(Crawled caption data)

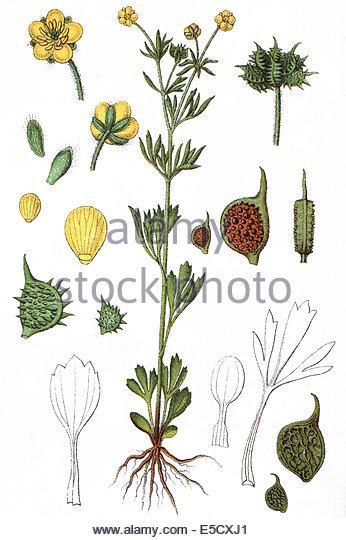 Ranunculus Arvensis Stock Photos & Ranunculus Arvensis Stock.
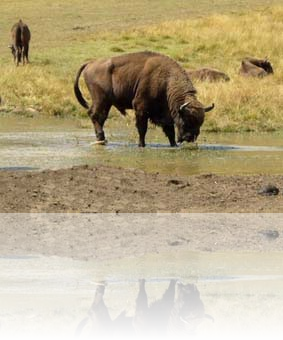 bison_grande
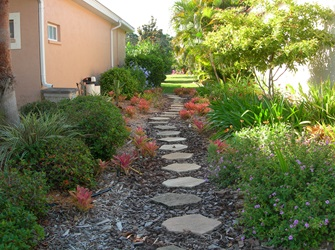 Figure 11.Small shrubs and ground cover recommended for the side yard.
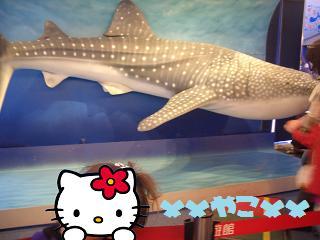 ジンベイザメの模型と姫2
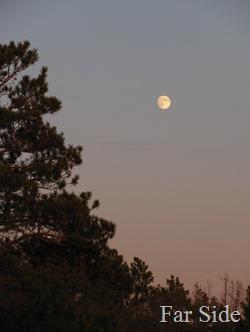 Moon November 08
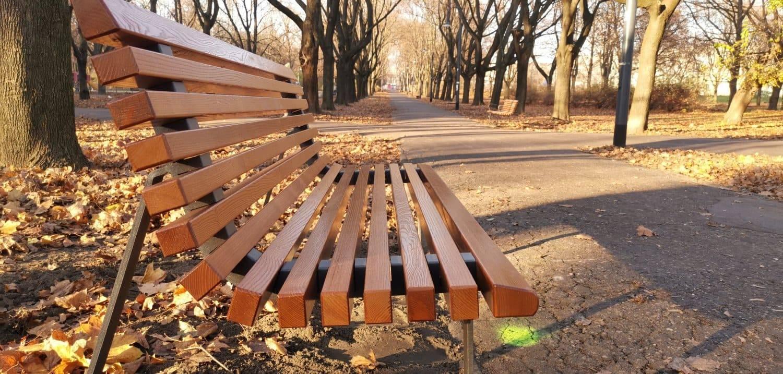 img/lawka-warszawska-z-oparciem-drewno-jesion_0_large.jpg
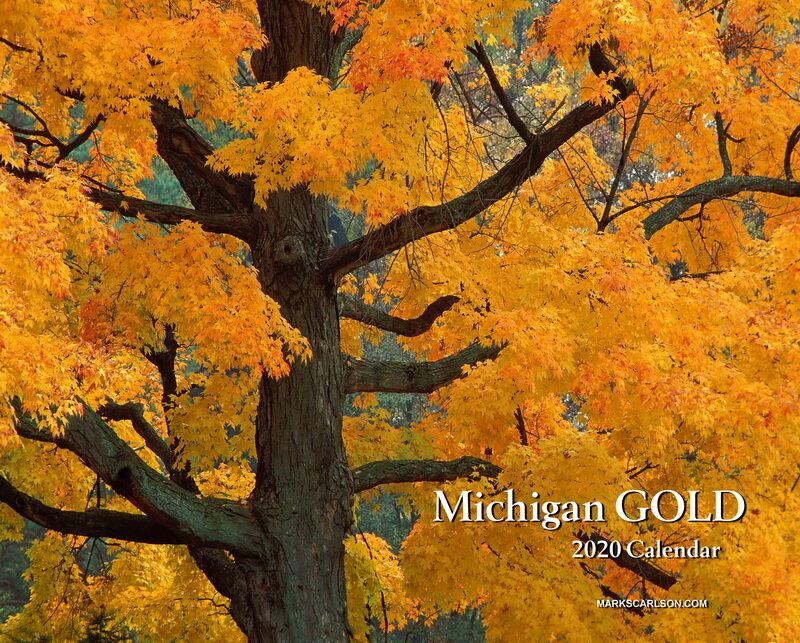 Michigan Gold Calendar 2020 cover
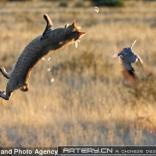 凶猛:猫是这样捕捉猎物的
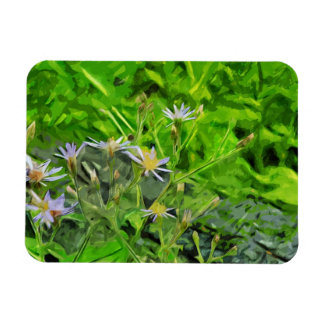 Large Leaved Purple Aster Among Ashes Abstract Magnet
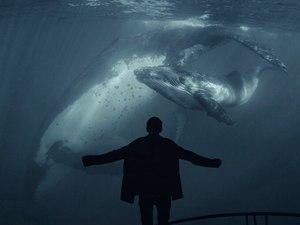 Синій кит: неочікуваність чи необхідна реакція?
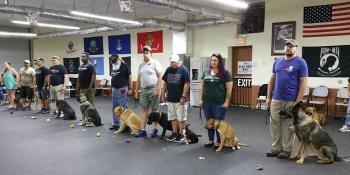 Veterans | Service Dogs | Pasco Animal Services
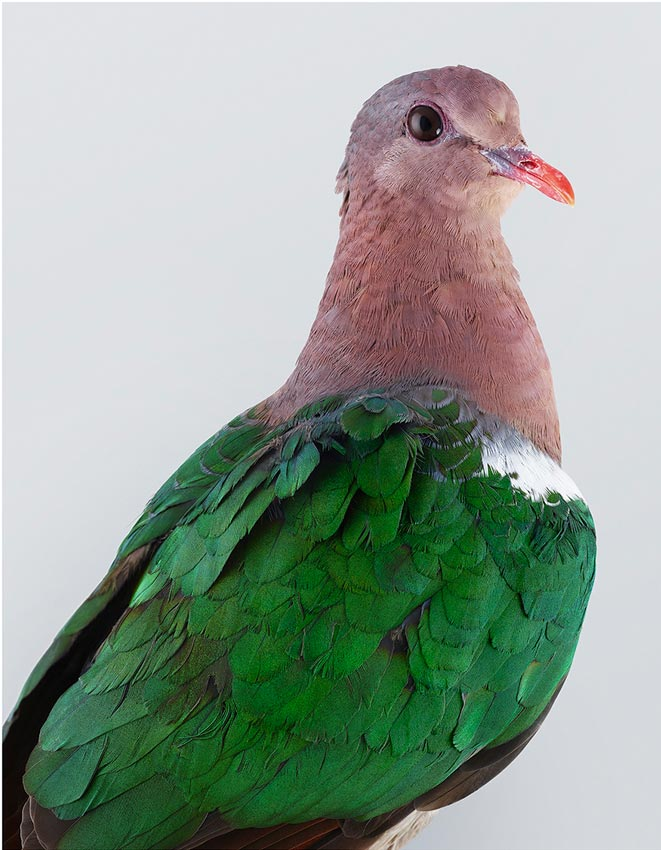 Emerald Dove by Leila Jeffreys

TASK TO COMPLETE: Leave out each picture and extract the lines from the one containing "Moon November 08" through the end of the records above, inclusive, exactly as they stand.

WRITTEN SOLUTION:
 Moon November 08
 img/lawka-warszawska-z-oparciem-drewno-jesion_0_large.jpg
 Michigan Gold Calendar 2020 cover
 凶猛:猫是这样捕捉猎物的
 Large Leaved Purple Aster Among Ashes Abstract Magnet
 Синій кит: неочікуваність чи необхідна реакція?
 Veterans | Service Dogs | Pasco Animal Services
 Emerald Dove by Leila Jeffreys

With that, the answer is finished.